Begin Document excerpt

Game 263: Archon: The Light and the Dark


Read the manual here:

It's a little hard to believe that this game, a hybrid of chess-inspired strategy and competitive arcade action, represents the culmination of experience behind the voluminous Dunjonquest series and its related titles. Examined as an Electronic Arts launch title, it fits right in, with its fair complexities, production values, and immediate accessibility, but viewed as a terminus on Jon Freeman's thread, how did we get from Crush, Crumble, and Chomp to this?

Archon plays a bit like a simplified chess variant - very simplified - with the twist that when one piece attacks, the board transitions to an arena, where they fight it out in a twitchy action minigame.


Victory goes to the first player to have pieces on all five "power points," indicated by the blinking eyes, though your main avenues of achieving this mostly involve eliminating pieces until it's clear who the winner will be.

Pieces don't have the complex rules of chess; you have flyers who can go anywhere on the board within their range, and walkers who can't go through other pieces but are otherwise only restricted by range. Chess-like strategy, which Freeman dismisses as "dull," doesn't work here. You can't really "control" the board when so many pieces can basically go anywhere they please.

The strategy comes from three factors.

First, and perhaps most importantly, light pieces have advantage on white spaces, and dark pieces have advantages on black spaces. The green spaces, on which three of the five power points are located, cycle between light and dark, shifting a shade every time both players move, and the closer the color is to pure white or black, the stronger the power differential. At full white, a light piece may be able to one-shot a dark piece, and sustain up to three hits in return.

Second, each piece has different combat abilities and attributes, and they're asymmetrical for the most part. Your tough, slow-moving, rock-throwing golem might be powerful against banshees, but moving it off a white square to attack one on a neutral power point might leave it vulnerable to counterattack from a fast and deadly basilisk.

Third, each side has a powerful spellcasting unit, which guards a power point on a friendly-colored square, who may in lieu of moving, cast one of seven game state-altering spells. Each may be cast only once per game, and these spells may not affect units on power points (not even "heal"), nor may the "teleport" spell teleport a unit onto one.

I played a few rounds with "R," with me as light and him as dark.

 

We had some fun, but didn't find a lot of lasting appeal. The strategy doesn't run quite as deep as it seems. For instance, we learned to never move your shapeshifter onto a non-powered square that changes color, and if your opponent does, cast Imprison and attack it with a knight once the color flips to white. Magic can only do so much, and for the most part is easily undone with more magic; one unit taken out with a cheap summon elemental spell? Revive it. Did they cast Shift Time in a gambit to keep the middle power points friendly? Cast Shift Time again and now the advantage is yours.

End Document excerpt
Begin Dataset content

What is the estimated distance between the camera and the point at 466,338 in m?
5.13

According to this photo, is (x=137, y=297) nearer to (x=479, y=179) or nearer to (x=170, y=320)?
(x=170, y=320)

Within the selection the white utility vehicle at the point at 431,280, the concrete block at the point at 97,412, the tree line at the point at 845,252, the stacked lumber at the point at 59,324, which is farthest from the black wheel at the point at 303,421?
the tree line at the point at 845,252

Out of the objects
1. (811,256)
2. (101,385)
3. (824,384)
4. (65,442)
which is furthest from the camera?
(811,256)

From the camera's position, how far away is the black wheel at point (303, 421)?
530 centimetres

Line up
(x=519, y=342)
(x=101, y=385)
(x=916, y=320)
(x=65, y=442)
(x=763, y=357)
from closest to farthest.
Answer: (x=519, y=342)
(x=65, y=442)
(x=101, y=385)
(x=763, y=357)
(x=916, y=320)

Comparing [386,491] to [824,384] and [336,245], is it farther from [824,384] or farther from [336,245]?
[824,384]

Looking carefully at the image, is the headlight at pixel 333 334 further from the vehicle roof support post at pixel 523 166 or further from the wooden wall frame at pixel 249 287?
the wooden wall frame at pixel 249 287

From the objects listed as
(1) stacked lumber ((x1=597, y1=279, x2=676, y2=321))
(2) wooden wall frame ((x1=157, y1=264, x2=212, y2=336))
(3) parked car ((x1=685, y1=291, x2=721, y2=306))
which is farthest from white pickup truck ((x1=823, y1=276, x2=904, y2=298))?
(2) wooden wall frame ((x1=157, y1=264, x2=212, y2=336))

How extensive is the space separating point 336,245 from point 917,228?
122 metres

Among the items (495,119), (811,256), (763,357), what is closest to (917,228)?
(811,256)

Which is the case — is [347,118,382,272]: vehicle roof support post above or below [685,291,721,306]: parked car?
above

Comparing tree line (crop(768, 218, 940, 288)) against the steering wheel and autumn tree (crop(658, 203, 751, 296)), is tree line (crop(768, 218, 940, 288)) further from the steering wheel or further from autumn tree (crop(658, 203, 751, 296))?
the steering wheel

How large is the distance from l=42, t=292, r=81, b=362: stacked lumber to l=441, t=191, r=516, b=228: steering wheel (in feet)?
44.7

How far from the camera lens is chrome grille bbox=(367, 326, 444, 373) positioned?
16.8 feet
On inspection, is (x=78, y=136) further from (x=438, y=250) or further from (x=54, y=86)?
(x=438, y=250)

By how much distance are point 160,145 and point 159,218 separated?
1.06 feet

End Dataset content

Given request 1 -> According to the Archon game review, how many power points must a player hold pieces on to win?
Given request 2 -> Update the Archon game review from "First, and perhaps" up to and including "and deadly basilisk.", replacing "golem" with "troll".
Given request 3 -> Go on with the Archon game review from the point where it stops.

Written answer 1 -> All five.

Written answer 2 ->
First, and perhaps most importantly, light pieces have advantage on white spaces, and dark pieces have advantages on black spaces. The green spaces, on which three of the five power points are located, cycle between light and dark, shifting a shade every time both players move, and the closer the color is to pure white or black, the stronger the power differential. At full white, a light piece may be able to one-shot a dark piece, and sustain up to three hits in return.

Second, each piece has different combat abilities and attributes, and they're asymmetrical for the most part. Your tough, slow-moving, rock-throwing troll might be powerful against banshees, but moving it off a white square to attack one on a neutral power point might leave it vulnerable to counterattack from a fast and deadly basilisk.

Written answer 3 ->
Ultimately, whoever can fight better is the one who wins the game. Three of the power points are in the middle and on shifting tiles, which makes them difficult to hold. Two of them are on opposite sides and and guarded by powerful spellcasters on squares with full affinity, which makes them difficult to take. You either win by eliminating so many units that you can't be stopped, or you win by occupying the middle power points and landing a sneak attack on the enemy spellcaster, which requires being the better fighter anyway as they'll have full color affinity on their side. Or you win if the other player doesn't know what they're doing and leaves their own power point unattended.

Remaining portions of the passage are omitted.